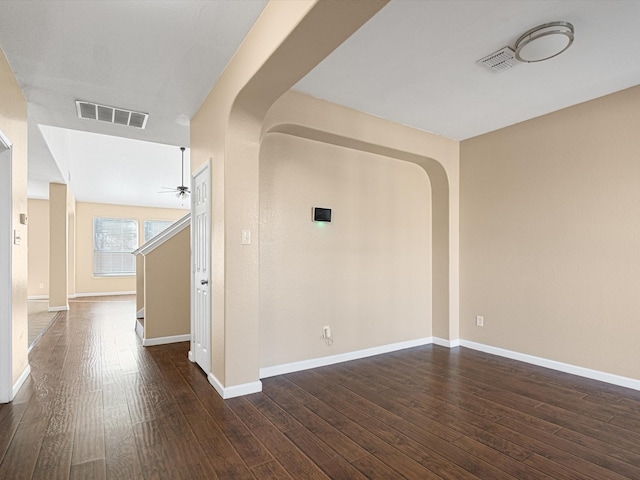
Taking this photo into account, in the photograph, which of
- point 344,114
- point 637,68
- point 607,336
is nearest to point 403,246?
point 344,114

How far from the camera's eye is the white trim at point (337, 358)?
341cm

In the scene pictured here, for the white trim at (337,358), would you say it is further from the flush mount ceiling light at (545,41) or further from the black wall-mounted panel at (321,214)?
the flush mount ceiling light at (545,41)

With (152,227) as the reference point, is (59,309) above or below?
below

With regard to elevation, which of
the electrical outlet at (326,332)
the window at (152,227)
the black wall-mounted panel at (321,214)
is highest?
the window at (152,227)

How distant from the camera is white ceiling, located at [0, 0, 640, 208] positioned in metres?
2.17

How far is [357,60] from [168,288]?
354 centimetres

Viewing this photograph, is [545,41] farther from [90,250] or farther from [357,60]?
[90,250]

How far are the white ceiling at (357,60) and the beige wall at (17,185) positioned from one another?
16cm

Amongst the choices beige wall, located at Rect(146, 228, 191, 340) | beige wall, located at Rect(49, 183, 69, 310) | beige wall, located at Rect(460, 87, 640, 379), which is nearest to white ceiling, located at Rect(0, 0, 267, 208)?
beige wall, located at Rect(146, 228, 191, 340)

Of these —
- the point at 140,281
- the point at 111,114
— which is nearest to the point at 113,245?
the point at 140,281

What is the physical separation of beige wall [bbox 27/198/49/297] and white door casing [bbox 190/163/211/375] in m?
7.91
---
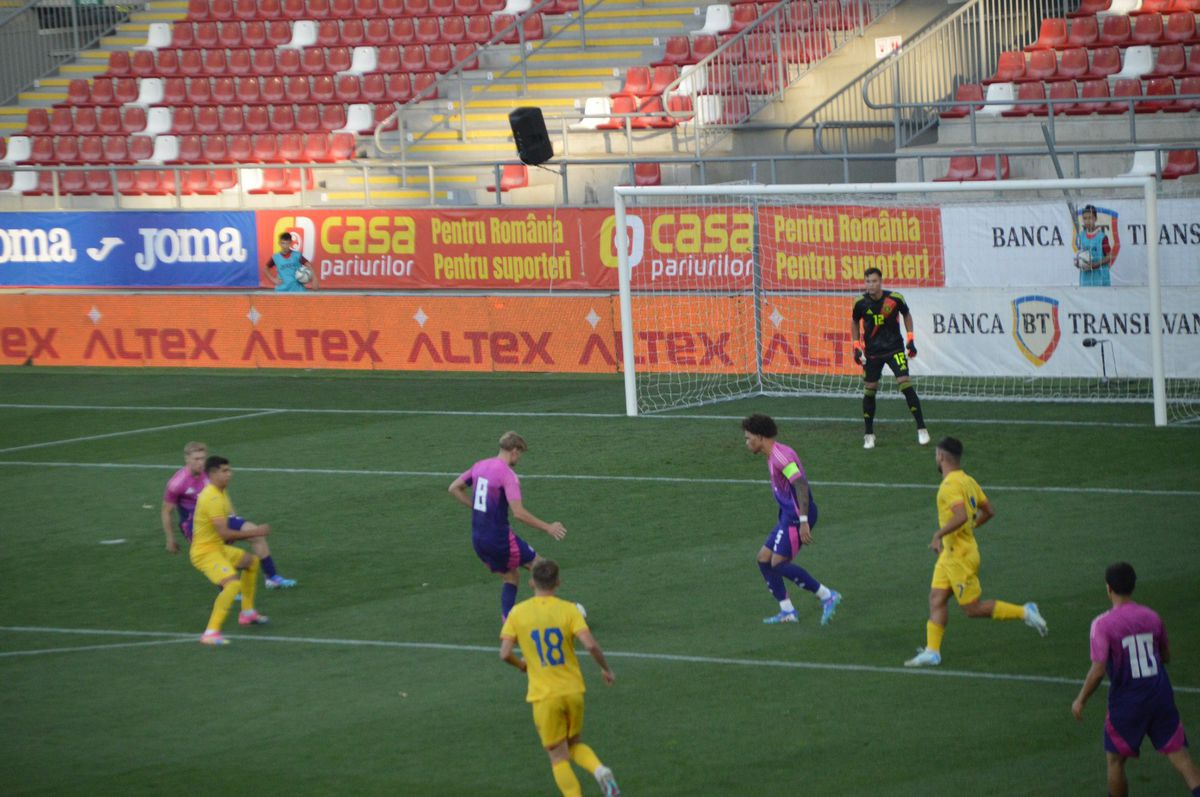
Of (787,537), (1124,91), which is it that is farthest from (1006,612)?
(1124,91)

#### Exercise aim:
Retype everything from the line with "Taking this photo" down to the line with "354 centimetres", both lines included, keeping every word and mark the same.

#### Solution:
Taking this photo into account, in the photograph, which of
- point 344,114
- point 637,68
- point 607,336
is nearest to point 403,246?
point 344,114

How far from the camera's eye is the white trim at point (337, 358)?
341cm

In the scene pictured here, for the white trim at (337,358), would you say it is further from the flush mount ceiling light at (545,41) or further from the black wall-mounted panel at (321,214)?
the flush mount ceiling light at (545,41)

With (152,227) as the reference point, is (59,309) above or below?
below

With regard to elevation, which of
the electrical outlet at (326,332)
the window at (152,227)
the black wall-mounted panel at (321,214)
is highest?
the window at (152,227)

How distant from the camera is white ceiling, located at [0, 0, 640, 208] positioned in metres?
2.17

How far is [357,60] from [168,288]?
354 centimetres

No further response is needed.